Perhaps the most unknown entity at the moment is the U.S. Open. On Thursday night the New York Post reported that the U.S. Open would be postponed and possibly played in September. Sources tell Golf Digest that October is the more likely target date. As for its location, those around the tournament remain hopeful it can be played at Winged Foot but have not ruled out a location move, citing the surrounding area’s battle with COVID-19. On Wednesday, members of the board at Oakmont Country Club outside Pittsburgh met, where the idea of moving the tournament to there was discussed, according to a source.
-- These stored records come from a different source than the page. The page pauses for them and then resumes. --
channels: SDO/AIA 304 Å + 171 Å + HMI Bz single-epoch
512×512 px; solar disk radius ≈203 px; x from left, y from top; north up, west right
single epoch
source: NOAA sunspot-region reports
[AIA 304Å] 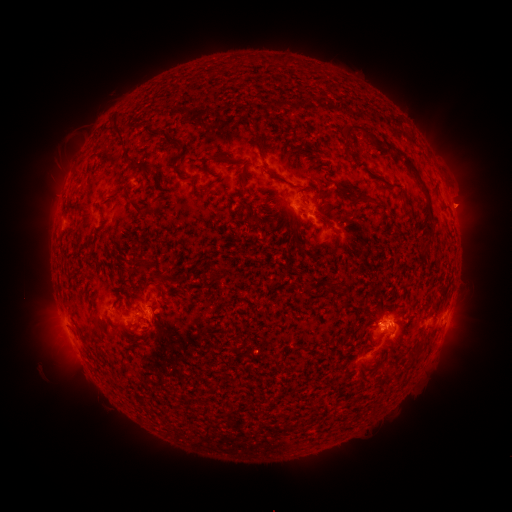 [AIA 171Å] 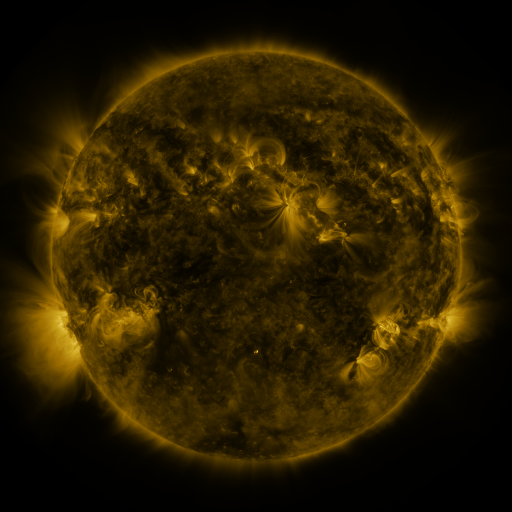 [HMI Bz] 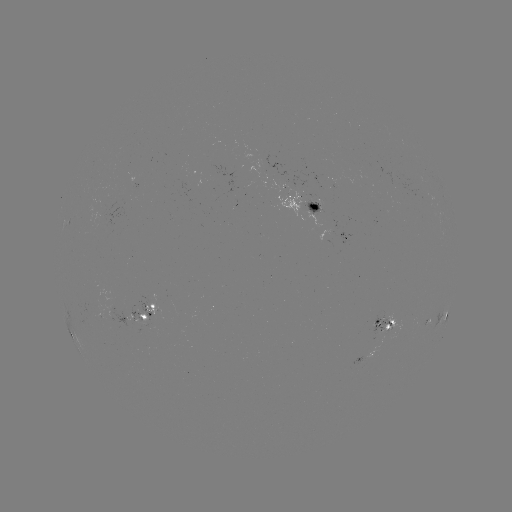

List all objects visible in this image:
spotted active region: (304, 202)
spotted active region: (345, 234)
spotted active region: (138, 309)
spotted active region: (446, 317)
spotted active region: (408, 324)
spotted active region: (382, 326)
spotted active region: (366, 364)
Other venues, like Pinehurst, also have been discussed with the USGA. Like the with Open in the U.K., daylight will be a factor, possibly forcing a reduced field.
On Friday, the USGA said in a statement it is still holding its current date for the U.S. Open while monitoring guidance from the CDC, WHO and government officials. “It is premature at this point to speculate on any potential date or location changes, but we expect to make a decision sometime in the middle of April.”
Then there’s the Masters. Although outlets and social media have unearthed clues that seemed to point to an early-to-mid-October date, sources say Augusta National is also looking at early November to host its tournament. Sources were confident the club could get the course tournament ready by October, yet conditioning could be more ideal—and the weather less wet—in November. The Masters annually has a small field; it’s not imagined any adjustments would be made on that front.
As for the PGA Tour, while it is assessing a number of possibilities, for the moment, it plans on proceeding with its FedEx Cup Playoffs during August. With the truncated schedule, there is a chance the qualification for the postseason is expanded from its historical 125 entrants, but the first priority remains getting the tour back and running, sources say. If more events are cancelled—the tour has been cancelling them in blocks of four, and that is likely to continue if the U.S. Open is postponed—sources say the tour could roll this season into 2021 and have a “two-year” season to account for all the missed events.
Adding complications are television rights. All of golf’s major broadcast partners have obligations with other sports, sports that often draw bigger audience numbers than golf. How FOX will fit in the U.S. Open during college football and NFL broadcasts, along with baseball, presents a problem. Notre Dame football is an NBC franchise. CBS has a little more latitude with the Masters, as it could televise its SEC game at night after the Masters’ third round. Nevertheless, the NFL issue remains.
“What happens to the U.S. Open or British if the leader boards are weak?” a source who has been in discussions with all of golf’s organizations said. “Augusta will be fine. But you may see other majors placed on companion or sister networks as a precaution.”
The next scheduled event on the golf calendar is the PGA Tour’s Charles Schwab Challenge at Colonial, set to begin May 21.